Available data:
-------------------------

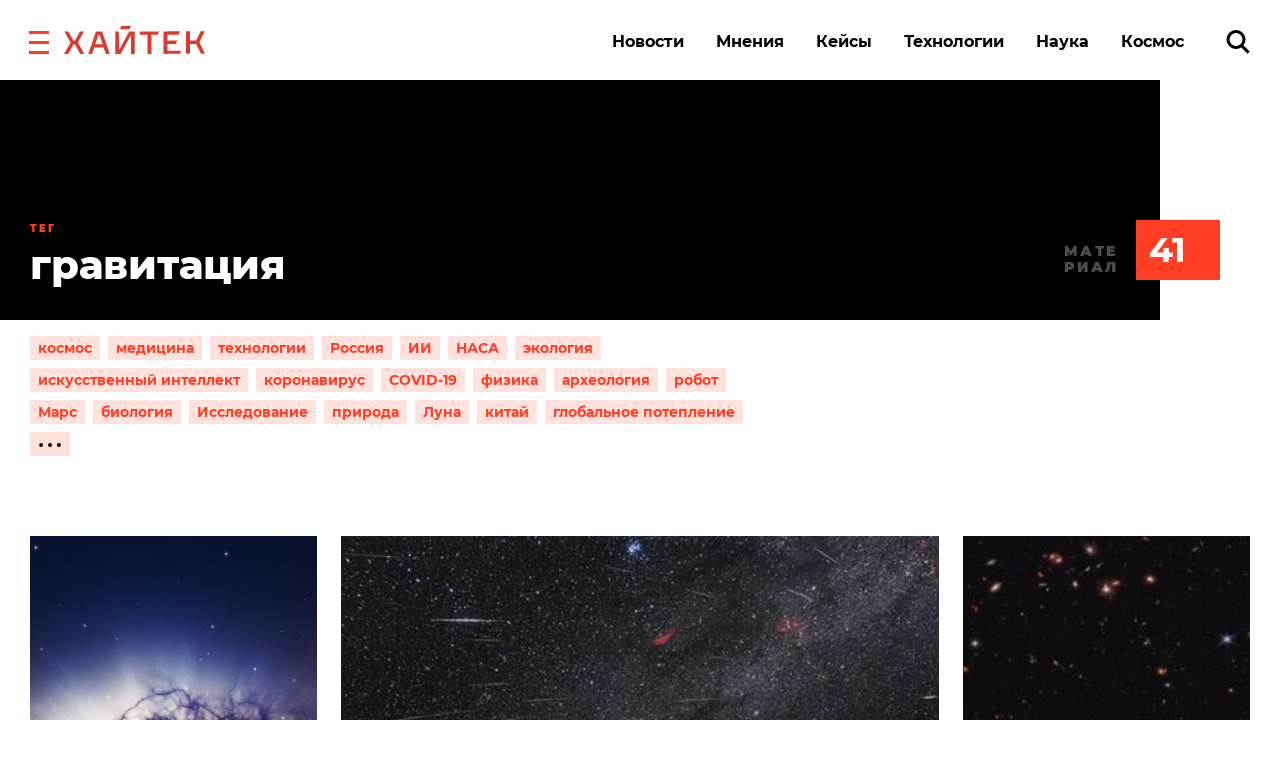

--- FILE ---
content_type: text/html
request_url: https://v1.mpsuadv.ru/script
body_size: 293
content:
<p><script>
 try { 
 document.cookie = "_mpsu_id=SIEYEnTNz5iwcnJXnbawFiSWE7Vpl2c4;path=/;max-age=5184000000;secure;samesite=none;domain=.hightech.fm";
 var cookies2 = document.cookie;

 if (cookies2.indexOf('_mpsu_id=SIEYEnTNz5iwcnJXnbawFiSWE7Vpl2c4') !== -1) {
 window.parent.postMessage({ cookieEnabled: true }, '*');
 } else {
 window.parent.postMessage({ cookieEnabled: false }, '*');
 }
 } catch (e) {
 window.parent.postMessage({ cookieEnabled: false }, '*');

 }
</script></p>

-------------------------

What is needed: Produce an exact repeat of the lines from the one containing "body_size: 293" through the last line of the data, and nothing more.

Answer space:
body_size: 293
content:
<p><script>
 try { 
 document.cookie = "_mpsu_id=SIEYEnTNz5iwcnJXnbawFiSWE7Vpl2c4;path=/;max-age=5184000000;secure;samesite=none;domain=.hightech.fm";
 var cookies2 = document.cookie;

 if (cookies2.indexOf('_mpsu_id=SIEYEnTNz5iwcnJXnbawFiSWE7Vpl2c4') !== -1) {
 window.parent.postMessage({ cookieEnabled: true }, '*');
 } else {
 window.parent.postMessage({ cookieEnabled: false }, '*');
 }
 } catch (e) {
 window.parent.postMessage({ cookieEnabled: false }, '*');

 }
</script></p>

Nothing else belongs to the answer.